Während in dieser Woche die erschreckenden Bilder vom Sturm auf das Kapitol über die Bildschirme gingen, kam mir wieder und wieder ein anderes Bild in den Sinn, das wie wenige andere für eine problematische Verstrickung von Religion und Politik in der Amtszeit Donald Trumps steht. Im Sommer des vergangenen Jahres ließ der Präsident sich für dieses Bild mit Tränengas den Weg räumen – um dann triumphierend eine Bibel vor der Washingtoner St. Johns-Kirche in die Luft zu halten.
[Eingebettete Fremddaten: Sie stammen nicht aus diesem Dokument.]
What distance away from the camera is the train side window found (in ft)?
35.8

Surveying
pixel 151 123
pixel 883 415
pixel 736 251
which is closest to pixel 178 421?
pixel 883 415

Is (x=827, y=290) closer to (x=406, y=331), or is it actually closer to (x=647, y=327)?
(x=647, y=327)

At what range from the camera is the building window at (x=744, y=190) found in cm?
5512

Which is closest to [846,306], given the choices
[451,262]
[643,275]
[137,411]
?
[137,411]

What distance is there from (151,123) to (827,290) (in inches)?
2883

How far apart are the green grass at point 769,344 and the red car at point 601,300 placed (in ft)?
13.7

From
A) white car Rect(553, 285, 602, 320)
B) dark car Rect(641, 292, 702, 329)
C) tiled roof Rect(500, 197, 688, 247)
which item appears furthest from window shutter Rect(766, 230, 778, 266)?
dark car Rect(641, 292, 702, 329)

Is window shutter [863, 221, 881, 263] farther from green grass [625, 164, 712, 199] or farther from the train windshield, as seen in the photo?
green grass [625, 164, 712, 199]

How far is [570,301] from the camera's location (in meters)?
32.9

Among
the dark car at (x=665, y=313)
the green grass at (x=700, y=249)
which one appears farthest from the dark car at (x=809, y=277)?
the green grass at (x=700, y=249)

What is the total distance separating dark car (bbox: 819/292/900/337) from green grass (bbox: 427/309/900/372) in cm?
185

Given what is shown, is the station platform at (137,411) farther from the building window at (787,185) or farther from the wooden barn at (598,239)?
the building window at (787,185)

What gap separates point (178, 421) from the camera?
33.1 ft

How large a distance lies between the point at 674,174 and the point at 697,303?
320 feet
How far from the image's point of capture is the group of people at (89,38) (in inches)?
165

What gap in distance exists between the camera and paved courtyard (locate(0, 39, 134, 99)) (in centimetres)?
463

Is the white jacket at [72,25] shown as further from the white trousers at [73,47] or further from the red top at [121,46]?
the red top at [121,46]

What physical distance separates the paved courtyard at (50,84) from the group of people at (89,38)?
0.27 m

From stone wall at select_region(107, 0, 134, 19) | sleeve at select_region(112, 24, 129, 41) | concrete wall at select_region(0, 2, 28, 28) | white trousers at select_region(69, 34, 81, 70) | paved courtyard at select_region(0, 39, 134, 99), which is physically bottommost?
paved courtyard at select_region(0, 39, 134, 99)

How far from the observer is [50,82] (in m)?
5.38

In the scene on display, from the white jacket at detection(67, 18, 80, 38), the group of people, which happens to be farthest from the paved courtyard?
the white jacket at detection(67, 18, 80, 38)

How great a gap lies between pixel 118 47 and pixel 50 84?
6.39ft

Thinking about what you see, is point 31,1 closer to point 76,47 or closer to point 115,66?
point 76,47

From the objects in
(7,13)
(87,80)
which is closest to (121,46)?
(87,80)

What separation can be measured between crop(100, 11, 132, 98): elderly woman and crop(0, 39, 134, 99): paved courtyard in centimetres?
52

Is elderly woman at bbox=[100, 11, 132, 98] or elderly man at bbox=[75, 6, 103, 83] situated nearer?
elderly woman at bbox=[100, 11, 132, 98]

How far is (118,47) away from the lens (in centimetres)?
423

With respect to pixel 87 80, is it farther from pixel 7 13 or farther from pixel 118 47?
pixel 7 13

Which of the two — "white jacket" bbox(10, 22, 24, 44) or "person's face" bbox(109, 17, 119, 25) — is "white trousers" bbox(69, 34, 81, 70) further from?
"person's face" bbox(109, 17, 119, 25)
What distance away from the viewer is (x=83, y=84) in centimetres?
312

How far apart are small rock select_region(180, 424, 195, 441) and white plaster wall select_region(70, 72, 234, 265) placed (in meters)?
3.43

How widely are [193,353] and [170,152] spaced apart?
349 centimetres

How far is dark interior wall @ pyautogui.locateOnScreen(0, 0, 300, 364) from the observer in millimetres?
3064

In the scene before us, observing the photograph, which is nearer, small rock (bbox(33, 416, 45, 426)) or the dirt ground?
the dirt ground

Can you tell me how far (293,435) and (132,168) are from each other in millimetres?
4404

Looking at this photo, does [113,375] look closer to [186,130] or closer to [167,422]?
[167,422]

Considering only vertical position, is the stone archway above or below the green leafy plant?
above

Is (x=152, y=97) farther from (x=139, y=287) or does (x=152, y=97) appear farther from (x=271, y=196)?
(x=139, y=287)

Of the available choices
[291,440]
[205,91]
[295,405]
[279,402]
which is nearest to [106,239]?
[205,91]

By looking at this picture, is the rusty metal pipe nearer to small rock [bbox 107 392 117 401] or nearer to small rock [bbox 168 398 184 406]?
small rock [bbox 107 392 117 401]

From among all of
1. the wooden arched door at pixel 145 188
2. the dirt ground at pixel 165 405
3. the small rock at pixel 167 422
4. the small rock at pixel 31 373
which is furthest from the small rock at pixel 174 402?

Es sind Fotos wie diese, die den Verdacht nahelegen, die Verbindung von Religion und Politik sei vor allem: anfällig für Missbrauch. Man werde eines Tages auch über die Rolle reden müssen, die einige Katholiken bei der politischen Gewalt der vergangenen Monate gespielt haben, twitterte der Theologe Massimo Faggioli am Mittwochabend. Immer wieder war in den letzten Monaten der Tenor verständlich, das „politische Christentum“ spiele eine negative Rolle. Man könnte an die Videos von Predigern denken, die das Coronavirus durch eine Art Zauberspruch bekämpfen wollten. Manchmal scheint eine Allianz von Christentum und Populismus schon durch ein Stichwort (etwa: „pro life“) herstellbar zu sein, ohne dass genauer gefragt wird, ob die konkrete Politik dieses nicht eher konterkariert.
Aufgrund solcher Beispiele kann ich es kaum jemandem übelnehmen, Religion zur reinen Privatsache erklären zu wollen, die bitte nicht allzu öffentlich werden solle. Vielleicht gehört es aber gerade (auch) zu den politischen Aufgaben gläubiger Menschen, mitunter Einspruch zu erheben. Denn Theologie und Glaube spielen immer auch eine politische Rolle, und sei es nur angesichts der Frage, wozu wir schweigen und wozu nicht.
Vor wenigen Wochen jährte sich der erste Todestag von Johann Baptist Metz. Er hat immer wieder für eine „Gottesrede mit dem Gesicht zur Welt“ geworben und so eingeschärft, dass der Glaube nicht nur etwas für Sonntagvormittage ist. Dessen politische Dimension hat freilich nichts mit kritikloser Systemstabilisierung oder der Machtdemonstration religiöser Symbole zu tun, sondern habe sich an der „Autorität der Leidenden“ zu orientieren. Dafür braucht es, was Papst Franziskus in seiner aktuellen Enzyklika als „politische Nächstenliebe“ (Fratelli Tutti, 180-192) beschreibt.
Ideologiekritik wird wohl weiter zu den Aufgaben der Theologie gehören müssen. Wie schön wäre es aber, wenn wir in einer Weise wirkten, dass man bei der Verbindung von Christentum und Politik künftig zuerst an derartige Botschaften denken würde.
Lukas Wiesenhütter ist Wissenschaftlicher Mitarbeiter des Instituts für Katholische Theologie der Universität Paderborn.